11.9Severability. If any portion of the Plan or any action taken under it is held illegal or invalid for any reason, the illegality or invalidity will not affect the remaining parts of the Plan, and the Plan will be construed and enforced as if the illegal or invalid provisions had been excluded, and the illegal or invalid action will be null and void.
11.10Governing Documents. If any contradiction occurs between the Plan and any Award Agreement or other written agreement between a Participant and the Company (or any Subsidiary), the Plan will govern, unless such Award Agreement or other written agreement was approved by the Administrator and expressly provides that a specific provision of the Plan will not apply.

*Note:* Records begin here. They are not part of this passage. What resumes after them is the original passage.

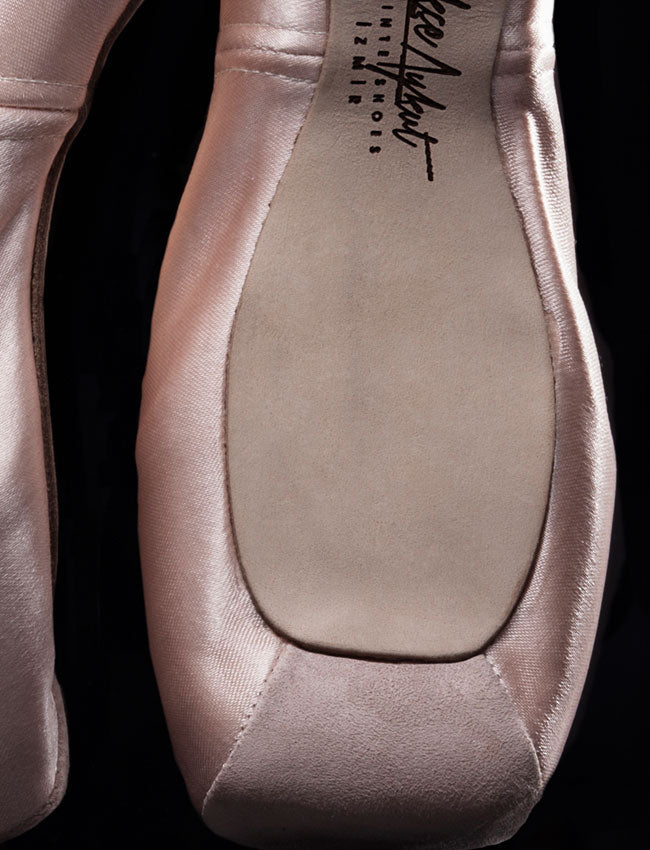Gokce Aykut Pointe Shoe No.2 Deep Vamp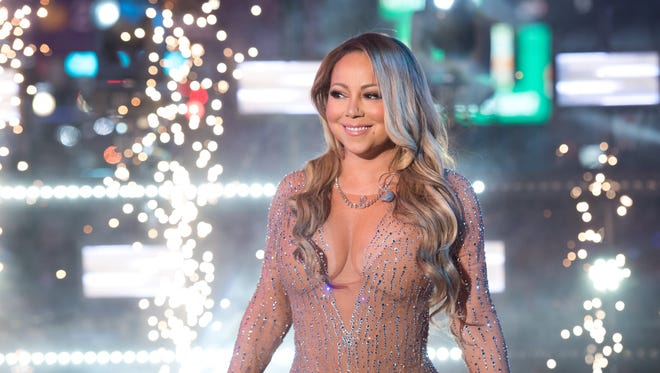 NEW YORK, NY - DECEMBER 31:  Mariah Carey performs during New Year's Eve 2017 in Times Square on December 31, 2016 in New York City.  (Photo by Noam Galai/FilmMagic) ORG XMIT: 690122017 ORIG FILE ID: 630747184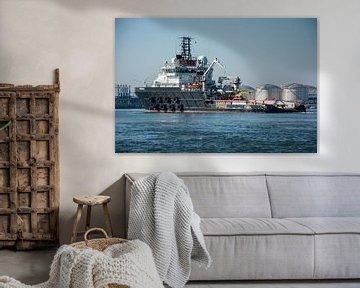 Schlepper im Hafen von Rotterdam im Calland-Kanal. von scheepskijkerhavenfotografie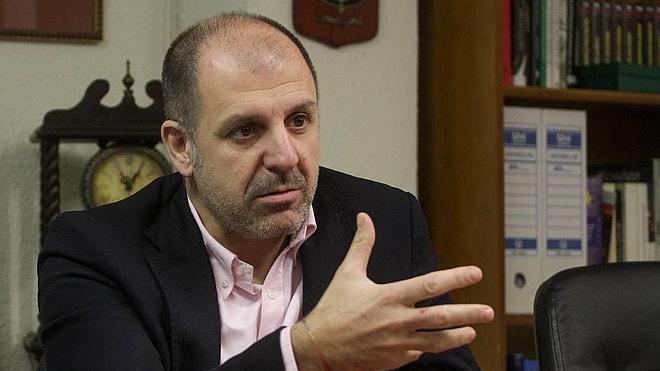 Legarra: «Lo de Ceniceros es una continuidad teledirigida por Sanz»
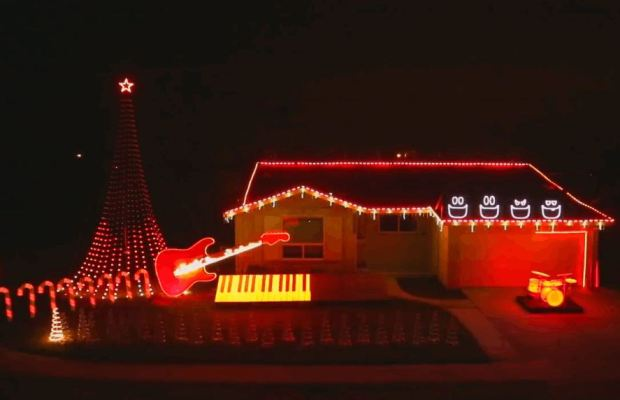 C:\Users\SM Zeeshan Naqi\Downloads\100,000 Christmas lights programmed to themes from 'Star Wars'.jpg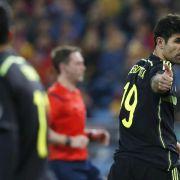 Nervöses Debüt von Diego Costa für Spanien (Foto)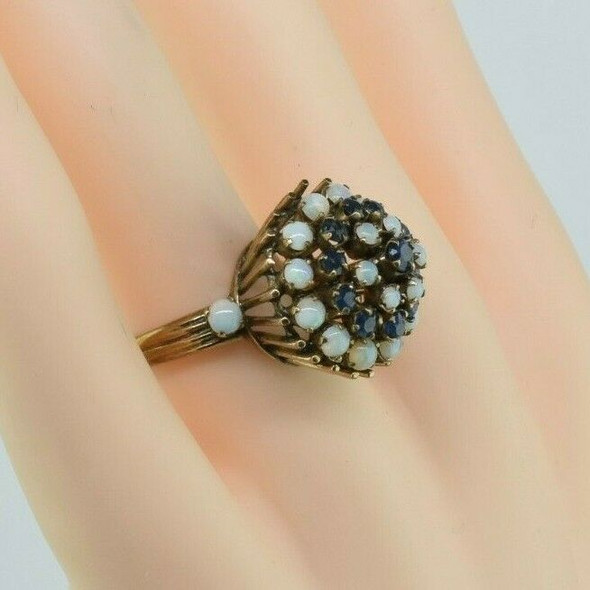10K Yellow Gold Opal Cabochon and Faceted Sapphire Ring Size 6.5 Circa 1950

11.11Governing Law. The Plan and all Awards will be governed by and interpreted in accordance with the laws of the State of Delaware, without regard to the conflict of law rules thereof or of any other jurisdiction. By accepting an Award, each Participant irrevocably and unconditionally consents to submit to the exclusive jurisdiction of the courts of the State of Delaware and of the United States of America, in each case located in the State of Delaware, for any action arising out of or relating to the Plan (and agrees not to commence any litigation relating thereto except in such courts), and further agrees that service of any process, summons, notice or document by U.S. registered mail to the address contained in the records of the Company shall be effective service of process for any litigation brought against it in any such court. By accepting an Award, each Participant irrevocably and unconditionally waives any objection to the laying of venue of any litigation arising out of the Plan or Award hereunder in the courts of the State of Delaware or the United States of America, in each case located in the State of Delaware, and further irrevocably and unconditionally waives and agrees not to plead or claim in any such court that any such litigation brought in any such court has been brought in an inconvenient forum. By accepting an Award, each Participant irrevocably and unconditionally
waives, to the fullest extent permitted by Applicable Law, any and all rights to trial by jury in connection with any litigation arising out of or relating to the Plan or any Award hereunder.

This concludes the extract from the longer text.